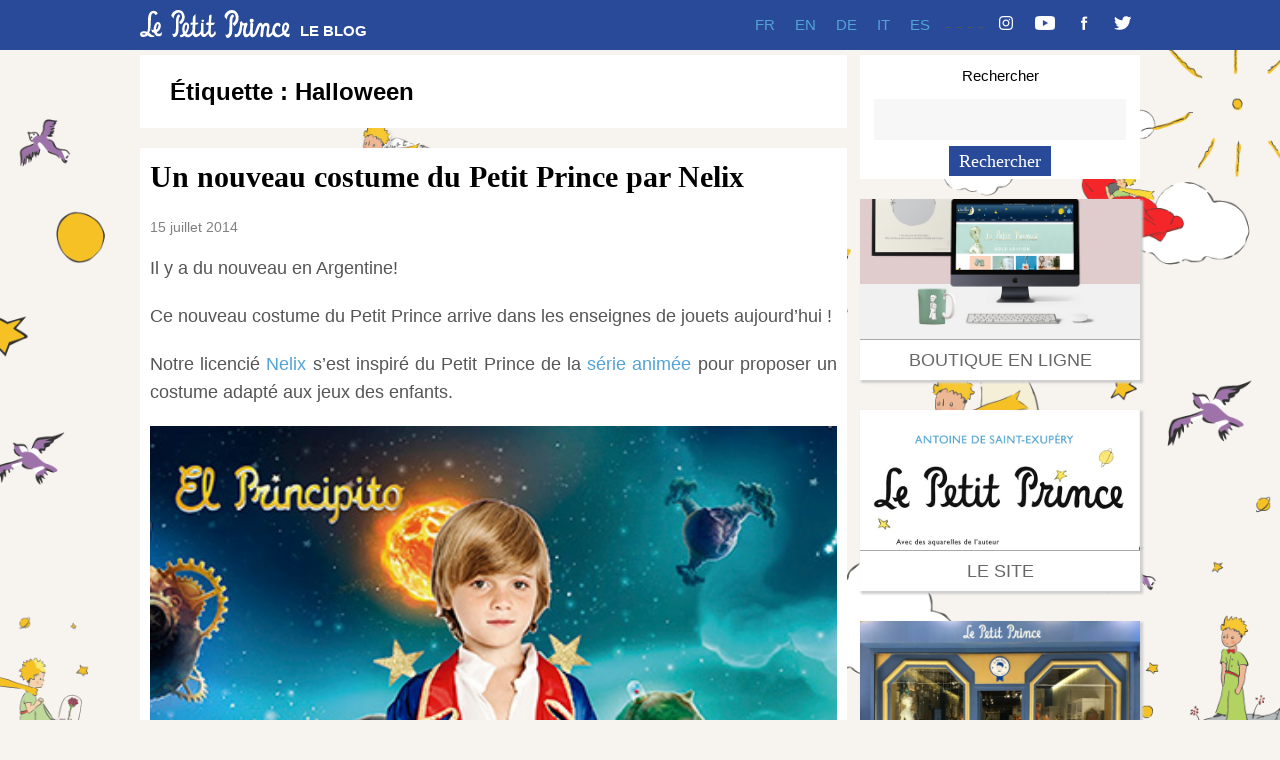

--- FILE ---
content_type: image/svg+xml
request_url: https://www.blog.lepetitprince.com/wp-content/themes/lpp2019/images/croix.svg
body_size: 987
content:
<?xml version="1.0" encoding="UTF-8"?>
<svg width="16px" height="16px" viewBox="0 0 16 16" version="1.1" xmlns="http://www.w3.org/2000/svg" xmlns:xlink="http://www.w3.org/1999/xlink">
    <!-- Generator: Sketch 53.2 (72643) - https://sketchapp.com -->
    <title>Group 2@3x</title>
    <desc>Created with Sketch.</desc>
    <g id="Page-1" stroke="none" stroke-width="1" fill="none" fill-rule="evenodd">
        <g id="menu-mobile" transform="translate(-283.000000, -17.000000)" fill="#FFFFFF">
            <g id="Group-2" transform="translate(282.000000, 16.000000)">
                <polygon id="Rectangle" transform="translate(9.000000, 9.000000) rotate(-315.000000) translate(-9.000000, -9.000000) " points="8.30769231 -1.38461538 9.69230769 -1.38461538 9.69230769 19.3846154 8.30769231 19.3846154"></polygon>
                <polygon id="Rectangle-Copy" transform="translate(9.000000, 9.000000) rotate(-225.000000) translate(-9.000000, -9.000000) " points="8.30769231 -1.38461538 9.69230769 -1.38461538 9.69230769 19.3846154 8.30769231 19.3846154"></polygon>
            </g>
        </g>
    </g>
</svg>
══════════════════════════════
→ **ACTION ITEM**: Could you report how many lines of the listing above hold "polygon"? Only the number is needed.

→ **TASK RESPONSE**: 2